Both for Whitehead and for the Vedanta, God is not the author of evil in creation. For Whitehead this is true because God is not the creator but the principle of limitation, who provides the conditions necessary for the manifestation of the universe. It does not mean, however, that there exists, as Whitehead supposes, any primordial material stuff independently of God, or that God is an efficient cause differentiated from a material cause. God is the efficient, instrumental, material, formal and final cause – all in one. But God appears as consciousness and also a stuff of creation when He is viewed in an empirical abstraction. The Vedanta explains the nature of the present universe as determined by the nature of the latent potencies of the unliberated individuals lying in an unconscious state at the end of the previous cycle of creation. The universe is nothing but a field of experience for the individuals that constitute it. Without the potencies of these contents, the universe is nothing. The good and the evil of life are both expressions of these potencies actualised in experience.

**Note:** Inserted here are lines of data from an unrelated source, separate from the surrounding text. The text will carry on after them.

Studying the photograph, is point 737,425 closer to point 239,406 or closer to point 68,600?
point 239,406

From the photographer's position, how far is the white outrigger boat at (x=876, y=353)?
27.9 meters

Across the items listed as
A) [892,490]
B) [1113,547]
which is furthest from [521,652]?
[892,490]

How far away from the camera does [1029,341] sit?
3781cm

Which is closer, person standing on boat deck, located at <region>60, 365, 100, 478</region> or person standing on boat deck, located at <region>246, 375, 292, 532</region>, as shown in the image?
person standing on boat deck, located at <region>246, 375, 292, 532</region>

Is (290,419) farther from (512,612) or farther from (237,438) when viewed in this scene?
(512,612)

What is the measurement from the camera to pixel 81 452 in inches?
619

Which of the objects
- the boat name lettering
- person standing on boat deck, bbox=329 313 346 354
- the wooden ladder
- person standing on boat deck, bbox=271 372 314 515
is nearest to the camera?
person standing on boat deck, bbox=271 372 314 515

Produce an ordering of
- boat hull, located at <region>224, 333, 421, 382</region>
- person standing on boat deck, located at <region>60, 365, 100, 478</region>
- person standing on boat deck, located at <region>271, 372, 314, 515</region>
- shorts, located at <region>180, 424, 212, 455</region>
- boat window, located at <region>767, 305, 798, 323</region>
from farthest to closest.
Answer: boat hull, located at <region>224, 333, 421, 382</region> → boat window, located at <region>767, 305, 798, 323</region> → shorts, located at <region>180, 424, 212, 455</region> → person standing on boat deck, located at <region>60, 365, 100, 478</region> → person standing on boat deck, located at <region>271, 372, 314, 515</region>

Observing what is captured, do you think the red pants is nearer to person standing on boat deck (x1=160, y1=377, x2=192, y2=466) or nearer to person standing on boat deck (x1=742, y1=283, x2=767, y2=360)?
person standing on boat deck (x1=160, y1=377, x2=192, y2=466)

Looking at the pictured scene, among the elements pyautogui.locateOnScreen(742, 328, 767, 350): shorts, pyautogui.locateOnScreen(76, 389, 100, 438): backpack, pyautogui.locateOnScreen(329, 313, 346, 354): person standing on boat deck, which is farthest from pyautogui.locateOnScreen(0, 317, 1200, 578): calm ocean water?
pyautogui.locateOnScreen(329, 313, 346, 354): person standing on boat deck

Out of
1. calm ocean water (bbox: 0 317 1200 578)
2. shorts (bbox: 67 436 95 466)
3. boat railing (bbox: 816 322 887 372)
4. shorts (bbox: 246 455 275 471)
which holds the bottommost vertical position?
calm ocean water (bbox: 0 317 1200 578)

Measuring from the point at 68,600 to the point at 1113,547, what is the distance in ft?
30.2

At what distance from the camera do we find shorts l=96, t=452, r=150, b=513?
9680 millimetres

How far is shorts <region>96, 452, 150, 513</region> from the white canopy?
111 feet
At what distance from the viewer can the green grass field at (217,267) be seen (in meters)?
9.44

God, therefore, has nothing to do either with good or evil. He is not grieved at our sins, nor does He rejoice over our virtues. He does not create agency or action, nor does He bring about the fruits of action. But He appears to do all these when we, as finite beings, try to understand His ways. Whitehead does not find any reason for the particular type of limitation that God has introduced into the universal scheme. The Vedanta makes out that the form of this limitation depends on the dispositions of the latent principles to be manifested in the shape of the universe. God is the light whose mere presence rouses the potencies to activity and self-evolution.